(Beginning of Text shown)
Southern University HIV/AIDS Prevention Program
Frequently Asked Questions
Do I need an HIV test?
The Centers for Disease Control and Prevention estimates that 1 in 5 people who are living with HIV in the United States do not know that they are infected. They recommend that anyone who is between 13 and 64 and is sexually active be tested for HIV. If you are negative, you can take steps to make sure you stay that way. If you are positive, the sooner you know it, the better so that you can take advantage of the treatments available and avoid infecting other people. The test is easy and you can get your results in as little as 20 minutes. HIV testing should be part of your regular health check-up just like blood pressure and other screening tests.
If you are pregnant or thinking about becoming pregnant, HIV testing is very important for you and your baby. If a woman is infected with HIV, proper medical care and certain drugs given during pregnancy can lower the chance of passing HIV to your baby. Thus, all women who are pregnant should be tested during each pregnancy.
What is an HIV test?
When HIV enters the body, the immune system (which fights infections) starts to produce antibodies (chemicals that are part of the immune system that recognize invaders like bacteria and viruses and mobilize your body to fight infection). With HIV, these antibodies cannot fight off the infection, but by looking for them, we can tell whether you have HIV in your body. Most HIV tests look for the HIV antibodies rather than looking for HIV itself. There are tests that look for HIV's genetic material directly, but these are expensive and not used often.
When I get a physical, will my doctor always test me for HIV?
Many people assume they receive an HIV test when they get a physical or other blood test, but unless you ask your doctor, you won't know for sure. HIV testing should be a part of your regular health care, but ask your doctor just to be sure.
Is an HIV test expensive?
The Southern University Student Health Center offers FREE HIV testing every Thursday at 3:00pm. SU-HAPP also offers FREE HIV testing during national observances and related activiites throughout the semester. Baton Rouge has a number of sites that offer free HIV testing. A list of HIV and STD providers can be found in the "Partners" link.
Do I have to give blood to have an HIV test?
There are different kinds of HIV tests. In Louisiana, the most common types of HIV tests are:
Conventional blood tests - this involves giving some blood that is sent to a lab and you receive the results in a few days up to two weeks.
(End of Text shown)
(Beginning of Entries provided)
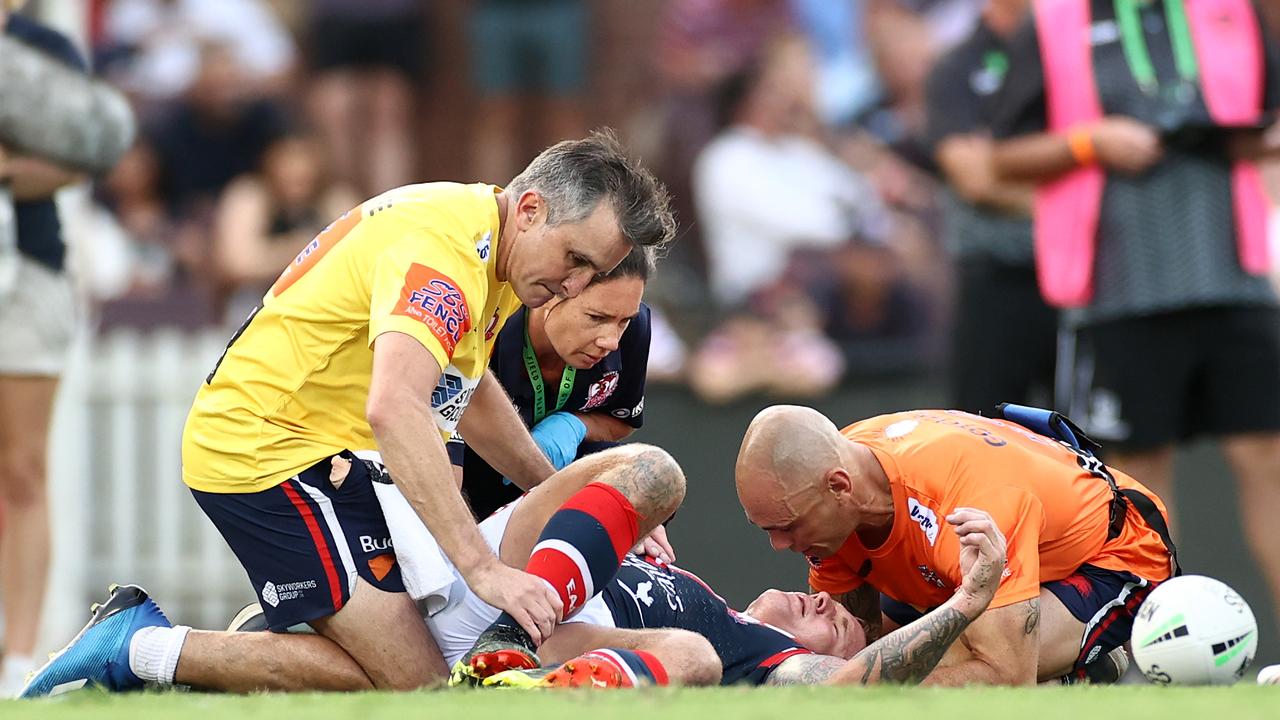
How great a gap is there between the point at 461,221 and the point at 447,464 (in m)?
0.66

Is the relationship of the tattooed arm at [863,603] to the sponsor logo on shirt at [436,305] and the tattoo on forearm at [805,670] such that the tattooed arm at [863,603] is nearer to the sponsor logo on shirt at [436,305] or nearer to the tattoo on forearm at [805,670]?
the tattoo on forearm at [805,670]

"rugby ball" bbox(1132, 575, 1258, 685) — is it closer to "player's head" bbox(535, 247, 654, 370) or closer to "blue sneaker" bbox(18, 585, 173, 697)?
"player's head" bbox(535, 247, 654, 370)

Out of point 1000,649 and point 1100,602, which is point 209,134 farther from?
point 1000,649

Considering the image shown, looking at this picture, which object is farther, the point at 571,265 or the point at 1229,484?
the point at 1229,484

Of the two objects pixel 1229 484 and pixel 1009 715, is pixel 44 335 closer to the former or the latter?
pixel 1009 715

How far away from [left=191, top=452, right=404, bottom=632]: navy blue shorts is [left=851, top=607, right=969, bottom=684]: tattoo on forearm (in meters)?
1.29

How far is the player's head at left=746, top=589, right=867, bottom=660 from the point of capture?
17.4 feet

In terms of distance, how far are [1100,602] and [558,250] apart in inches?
70.9

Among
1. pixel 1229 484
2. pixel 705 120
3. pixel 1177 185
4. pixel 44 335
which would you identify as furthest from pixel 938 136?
pixel 44 335

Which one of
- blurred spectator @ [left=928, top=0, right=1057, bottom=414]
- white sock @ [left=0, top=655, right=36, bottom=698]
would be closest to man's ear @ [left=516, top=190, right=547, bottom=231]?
white sock @ [left=0, top=655, right=36, bottom=698]

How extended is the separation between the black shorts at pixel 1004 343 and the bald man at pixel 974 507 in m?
2.62

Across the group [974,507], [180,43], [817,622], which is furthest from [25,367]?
[180,43]

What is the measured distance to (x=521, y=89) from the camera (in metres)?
12.1

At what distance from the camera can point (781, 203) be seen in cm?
1088
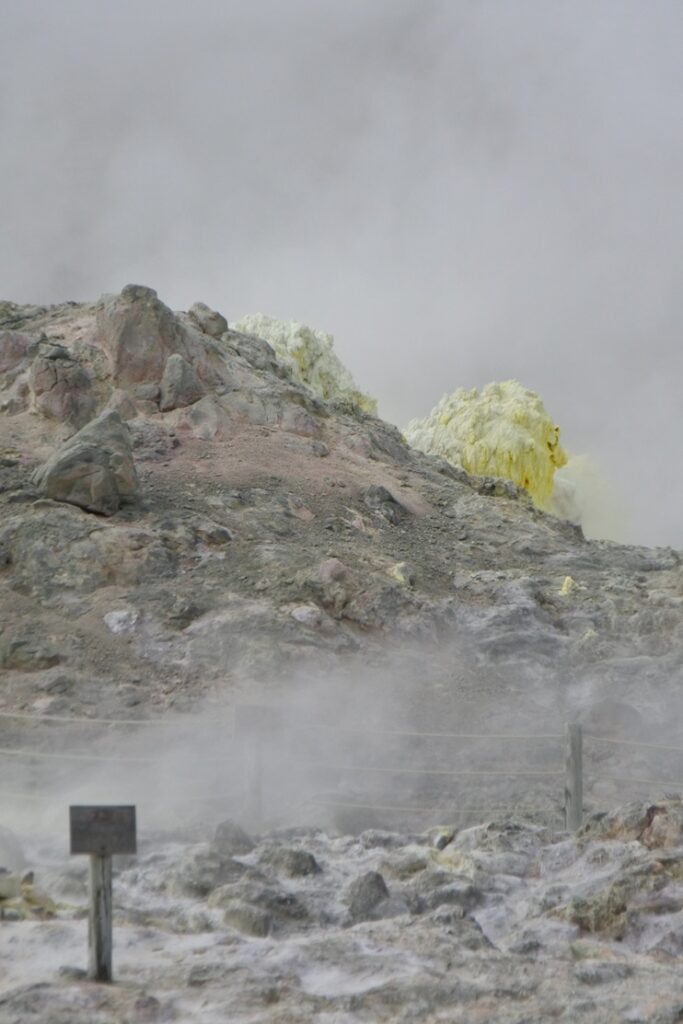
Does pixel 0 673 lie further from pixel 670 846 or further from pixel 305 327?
pixel 305 327

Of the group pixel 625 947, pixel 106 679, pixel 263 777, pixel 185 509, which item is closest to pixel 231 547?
pixel 185 509

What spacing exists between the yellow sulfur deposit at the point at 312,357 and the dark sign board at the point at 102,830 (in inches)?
1480

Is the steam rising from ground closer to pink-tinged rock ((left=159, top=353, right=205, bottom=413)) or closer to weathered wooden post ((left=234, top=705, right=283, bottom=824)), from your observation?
weathered wooden post ((left=234, top=705, right=283, bottom=824))

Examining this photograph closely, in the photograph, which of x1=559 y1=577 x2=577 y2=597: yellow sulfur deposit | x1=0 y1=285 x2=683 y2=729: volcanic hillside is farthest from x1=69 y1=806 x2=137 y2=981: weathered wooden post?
x1=559 y1=577 x2=577 y2=597: yellow sulfur deposit

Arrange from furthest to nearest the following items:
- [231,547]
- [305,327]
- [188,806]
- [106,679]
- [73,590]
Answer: [305,327]
[231,547]
[73,590]
[106,679]
[188,806]

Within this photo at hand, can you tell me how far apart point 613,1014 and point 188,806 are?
474 centimetres

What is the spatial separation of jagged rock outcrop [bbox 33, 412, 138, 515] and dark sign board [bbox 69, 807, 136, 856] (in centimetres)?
1039

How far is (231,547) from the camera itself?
15117 millimetres

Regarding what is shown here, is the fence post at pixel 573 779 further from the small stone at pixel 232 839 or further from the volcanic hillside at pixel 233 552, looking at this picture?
the volcanic hillside at pixel 233 552

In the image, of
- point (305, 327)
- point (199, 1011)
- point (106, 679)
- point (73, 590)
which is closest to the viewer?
point (199, 1011)

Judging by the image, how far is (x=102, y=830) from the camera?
4996 mm

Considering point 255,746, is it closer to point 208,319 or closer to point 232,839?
point 232,839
(End of Entries provided)
**What the task asks:**
From the Southern University HIV/AIDS FAQ, extract the passage between "What is an HIV" and "not used often.", inclusive. The listing has nothing to do with this work.

**Completed exercise:**
What is an HIV test?
When HIV enters the body, the immune system (which fights infections) starts to produce antibodies (chemicals that are part of the immune system that recognize invaders like bacteria and viruses and mobilize your body to fight infection). With HIV, these antibodies cannot fight off the infection, but by looking for them, we can tell whether you have HIV in your body. Most HIV tests look for the HIV antibodies rather than looking for HIV itself. There are tests that look for HIV's genetic material directly, but these are expensive and not used often.